─── Page extract

That comes off as not only an ideologically slanted take on history but also not even historically accurate, entirely ignoring the larger context while also dismissing out of hand the other side of the story. That is quite the criticism to make against a man who makes his livelihood as a historian, both in writing and teaching. Let me break it down to explain my complaint.

There was good reason for Paine’s radicalism. He didn’t begin that way. The conditions of his early life prepared him for what he would become, but he wasn’t aspiring to be a rabblerouser. He worked as a civil servant for the British government at one point and sought reform within the system. Only after that failed, did his path slowly move him more fully beyond the social order he was born into. Along the way, he experienced death of loved ones, unemployment, homelessness, poverty, and all forms of oppression. In London, he saw the dregs of society and he saw the beginnings of working class organizing.

Someone like John Adams may have learned a trade just like Paine, but the life he knew was one of comfort and safety. To know a trade in the colonies meant something quite different. There was a smaller class divide. Compared to Britain, the colonial poor had more opportunity for upward mobility and the colonial aristocracy had less concentrated wealth. The social order was also less oppressive in the colonies because local government was weaker and one was always free to live off the land, something entirely impossible in England during that time of the land enclosure movement that led to food riots.

Class war was an ever-present reality in London where Paine spent many influential years. This gave Paine an insight and a moral righteousness lacking in most American colonists. It took Paine to explain to the colonists precisely what was wrong about the British Empire, precisely what they needed to fight against.

──────
─── Recorded data

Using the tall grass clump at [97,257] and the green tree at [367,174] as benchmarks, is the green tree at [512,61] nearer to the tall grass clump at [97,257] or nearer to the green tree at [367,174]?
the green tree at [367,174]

──────

* [Stated goal] Extend the passage about Paine's radicalism, starting after its final sentence.

* [Answer below]
The problem with the oppressed in England was that oppression was all they knew. The problem with those who thought they were being oppressed in America is that they didn’t know what real oppression was like. Paine sought to bridge the two societies and that is why he was so radical.

Ellis portrays Paine as an anarchist, a naive anarchist at that. This is where Ellis’ conservative side shows itself. He presents a Federalist view of Paine, and so he shows his ideological bias.

The Federalist ruling elite started off as the colonial ruling elite. Their power and authority originally was backed by the British Empire. Having severed ties from the very justification for their social position and wealth, they had to create a new social order to re-establish the social order they were accustomed to. As such, they feared what they perceived as ‘anarchy’.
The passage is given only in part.